__Request__. Change every "flipper" to "fin" in the rows below and give them back with nothing else altered. Leave the pictures out.

__Provided material__.

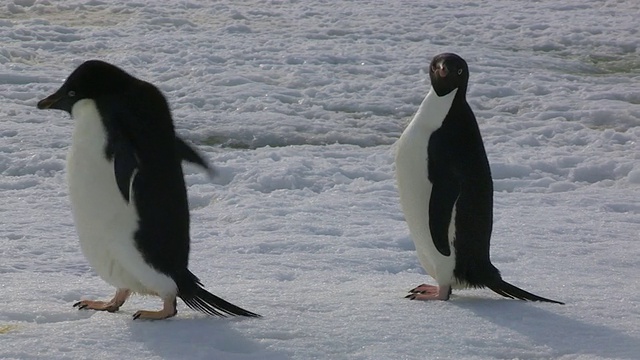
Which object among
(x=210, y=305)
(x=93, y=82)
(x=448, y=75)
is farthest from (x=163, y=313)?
(x=448, y=75)

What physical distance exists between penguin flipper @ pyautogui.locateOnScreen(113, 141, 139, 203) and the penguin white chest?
3.32ft

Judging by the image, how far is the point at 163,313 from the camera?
10.6ft

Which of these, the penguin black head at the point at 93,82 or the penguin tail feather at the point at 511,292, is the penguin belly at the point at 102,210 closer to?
the penguin black head at the point at 93,82

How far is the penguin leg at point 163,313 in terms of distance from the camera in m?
3.18

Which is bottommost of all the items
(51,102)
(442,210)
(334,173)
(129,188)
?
(334,173)

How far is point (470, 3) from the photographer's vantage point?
1282cm

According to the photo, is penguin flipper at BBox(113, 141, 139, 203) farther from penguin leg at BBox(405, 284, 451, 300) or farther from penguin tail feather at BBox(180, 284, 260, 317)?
penguin leg at BBox(405, 284, 451, 300)

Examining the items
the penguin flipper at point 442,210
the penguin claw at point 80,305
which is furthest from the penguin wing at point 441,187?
the penguin claw at point 80,305

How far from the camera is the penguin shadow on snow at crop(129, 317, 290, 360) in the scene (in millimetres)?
2908

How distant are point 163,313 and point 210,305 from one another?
175 millimetres

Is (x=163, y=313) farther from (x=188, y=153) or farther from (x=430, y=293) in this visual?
(x=430, y=293)

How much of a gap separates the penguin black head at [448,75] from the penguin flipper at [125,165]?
1136mm

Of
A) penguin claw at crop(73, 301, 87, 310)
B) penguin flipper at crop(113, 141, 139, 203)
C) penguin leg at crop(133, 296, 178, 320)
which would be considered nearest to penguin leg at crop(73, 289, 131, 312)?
penguin claw at crop(73, 301, 87, 310)

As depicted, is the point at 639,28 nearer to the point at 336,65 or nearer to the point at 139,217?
the point at 336,65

__Solution to the problem__.
Which object among
(x=210, y=305)
(x=93, y=82)
(x=448, y=75)
is farthest from (x=163, y=313)?
(x=448, y=75)

What physical distance exists between penguin fin @ pyautogui.locateOnScreen(113, 141, 139, 203) and the penguin white chest?
3.32ft

Judging by the image, how far is the point at 163,313 from the camera?
10.6ft

Which of these, the penguin black head at the point at 93,82 or the penguin tail feather at the point at 511,292, is the penguin belly at the point at 102,210 closer to?
the penguin black head at the point at 93,82

How far is the penguin leg at point 163,313 in terms of distance from the camera in m?
3.18

Which is bottommost of all the items
(51,102)
(442,210)
(334,173)
(129,188)
?
(334,173)

How far is point (470, 3) from the photographer's vantage point?
1282cm

According to the photo, is penguin fin at BBox(113, 141, 139, 203) farther from penguin leg at BBox(405, 284, 451, 300) or farther from penguin tail feather at BBox(180, 284, 260, 317)?
penguin leg at BBox(405, 284, 451, 300)

Examining the items
the penguin fin at point 442,210
the penguin claw at point 80,305
which is furthest from the penguin wing at point 441,187?
the penguin claw at point 80,305

How far from the camera is the penguin shadow on snow at crop(129, 317, 290, 360) in the scene (in millimetres)?
2908

How distant are point 163,313 and point 210,305 from one another?
175 millimetres

Is (x=163, y=313) farther from (x=188, y=153) or farther from (x=430, y=293) in this visual?
(x=430, y=293)

How much of a gap separates the penguin black head at [448,75] from the penguin fin at [125,165]?
1136mm

Of
A) penguin claw at crop(73, 301, 87, 310)
B) penguin fin at crop(113, 141, 139, 203)
C) penguin leg at crop(133, 296, 178, 320)
which would be considered nearest to penguin leg at crop(73, 289, 131, 312)?
penguin claw at crop(73, 301, 87, 310)

As depicted, is the point at 639,28 nearer to the point at 336,65 or nearer to the point at 139,217?
the point at 336,65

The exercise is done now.